Whitewash is a whitelist-based HTML filter for Ruby, based on HTML Tidy and REXML. It allows Ruby programs to clean up any HTML document or fragment coming from an untrusted source and to remove all dangerous constructs that could be used for cross-site scripting or request forgery. Whitewash was used in the Samizdat open publishing engine since 2004, and now it's released as a stand-alone module ready for use in other applications.
require 'whitewash' whitewash = Whitewash.new # use default whitelist.yaml clean_xhtml = whitewash.sanitize(html)
All HTML tags, attribute names and values, and CSS properties are filtered through a whitelist that defines which names and what kinds of values are allowed, everything that doesn't match the whitelist is removed.

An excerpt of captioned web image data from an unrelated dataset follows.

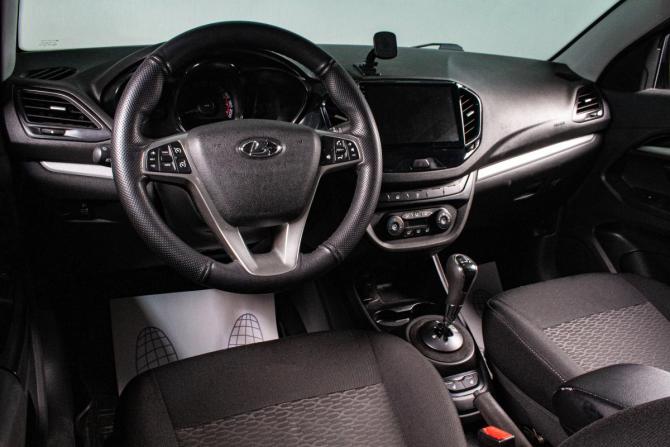 Lada (ВАЗ) Vesta I с пробегом 2019 года, цена 929 000 рублей, 156009 км, седан, Автокод Объявления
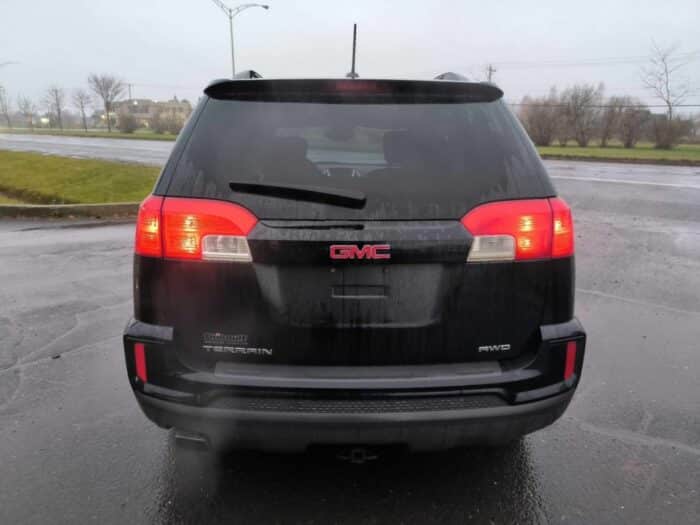 GMC Terrain SLE - Image 7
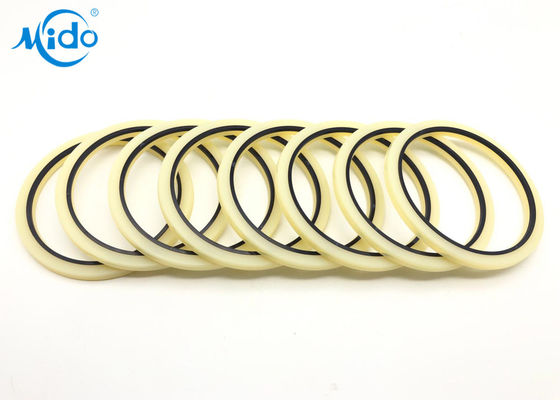 مجموعة SKF للأسطوانات الهيدروليكية، أغلفة العازل HBY أغلفة المطاط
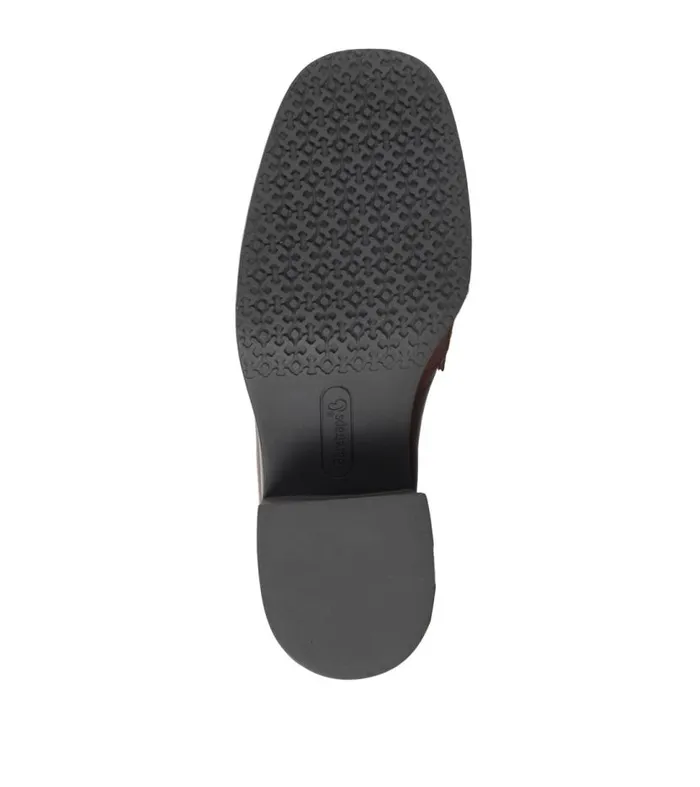 Women Baretraps Flats and Loafers Athena Loafer Brush Brown Women Baretraps Flats and Loafers Athena Loafer Brush Brown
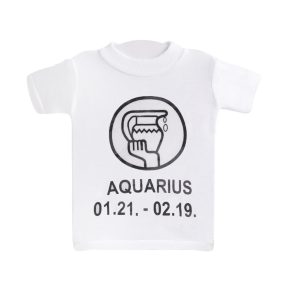 MINI PÓLÓ, HOROSZKÓP-VÍZÖNTŐ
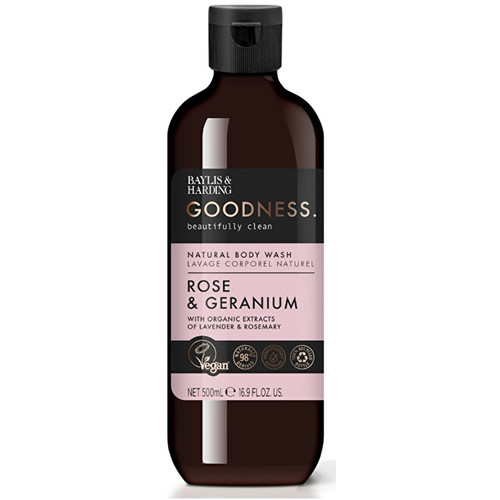 Goodness Natural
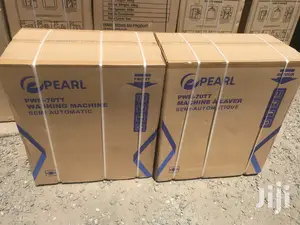7kg Pearl Washing Machine Pwm70tt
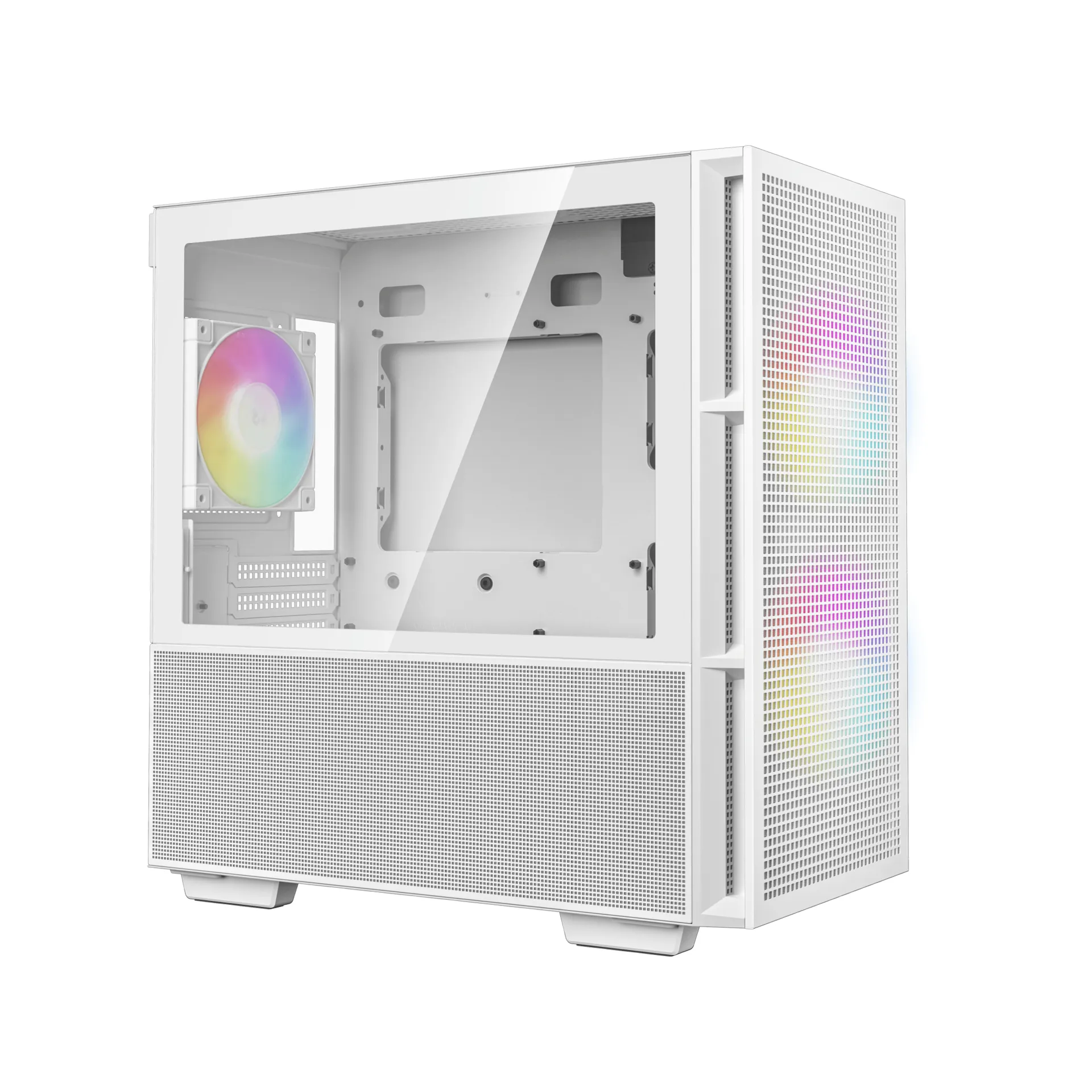DeepCool CH360 Weiß – Bild 2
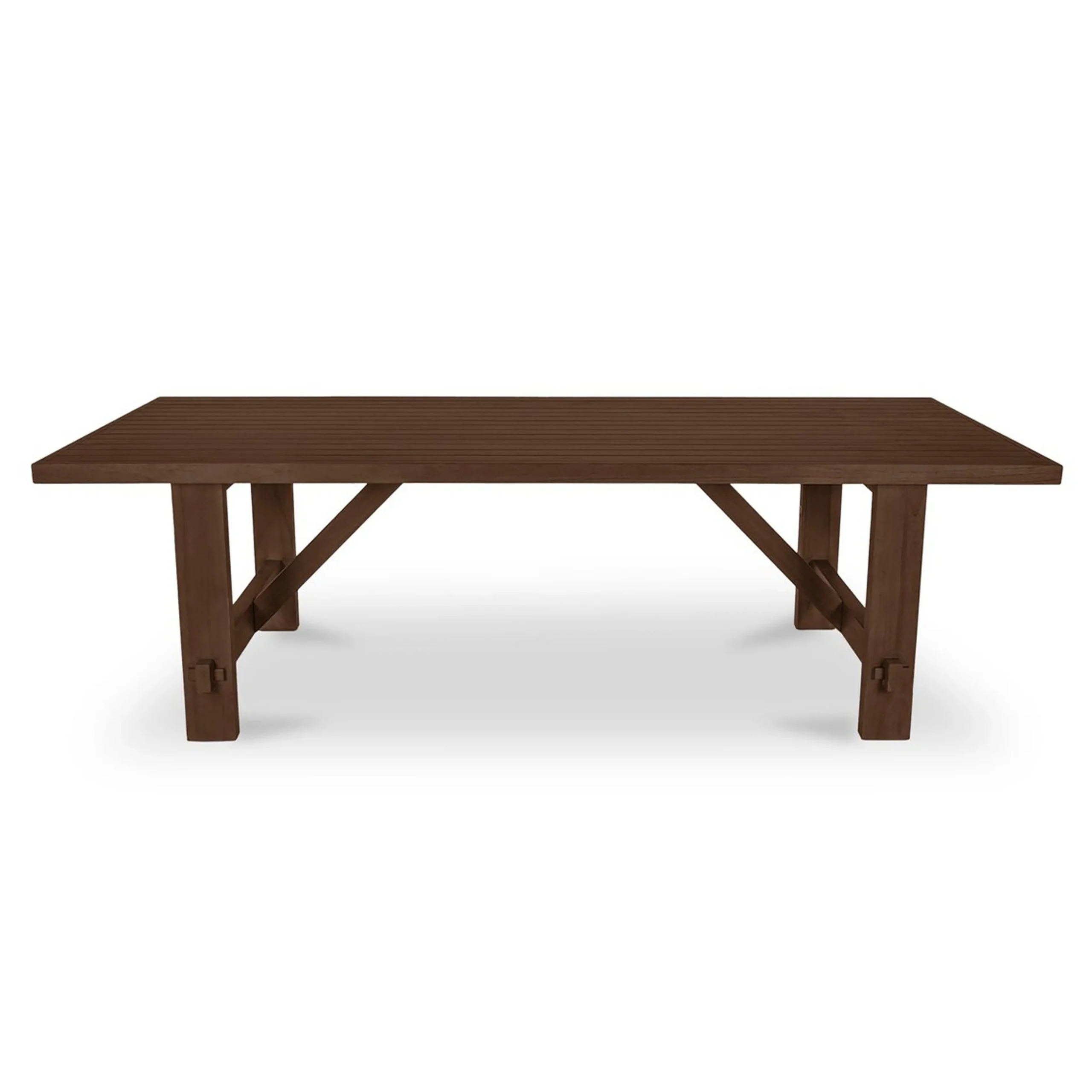 Alameda Outdoor Dining Table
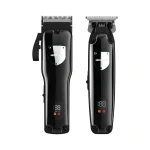 ماشین اصلاح گرین لاین مدل PRO CLIP DUO GNPTRMDUOBK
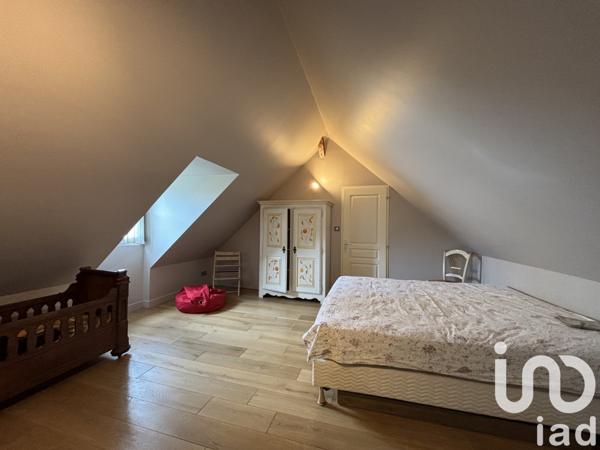 Maison à vendre 7 pièces 165 m² Senlis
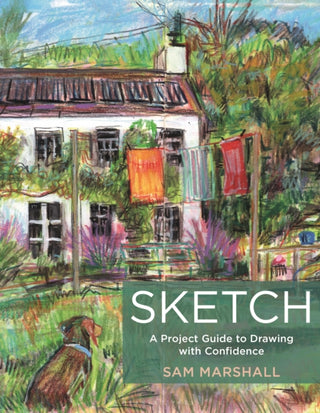 Cover image for 9781789943108 - Sketch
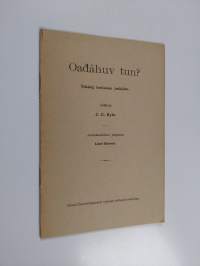 Tyhjä kuva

The whitelist is provided externally, default whitelist is loaded from the whitelist.yaml shipped with Whitewash. The default is most strict (for example, it does not allow cross-site links to images in IMG tags) and can be considered safe for all uses. If you find that it lets anything exploitable through, please report it as a bug to Whitewash developers.
Whitewash relies on REXML to parse HTML and put it back together, and uses HTML Tidy (optionally via Ruby/Tidy library) to transform arbitrary HTML into valid XHTML that REXML can understand.
REXML is a part of standard Ruby library, so it is available on any system that has Ruby. HTML Tidy needs to be installed separately.
By default, Whitewash looks first for tidy binary under /usr/bin and /usr/local/bin, then for libtidy.so shared library under /usr/lib and /usr/local/lib. Using the binary is slower, but safer: Ruby/Tidy uses DL library to connect to libtidy.so and doesn't work properly when $SAFE is greater than 0. If you want to use the library anyway, or if you have Tidy installed in a non-standard location, you can override it like this:
whitewash = Whitewash.new(Whitewash.default_whitelist, './tidy')
If there's no .so in the file name, Whitewash will assume that it's a binary that can be invoked with popen3.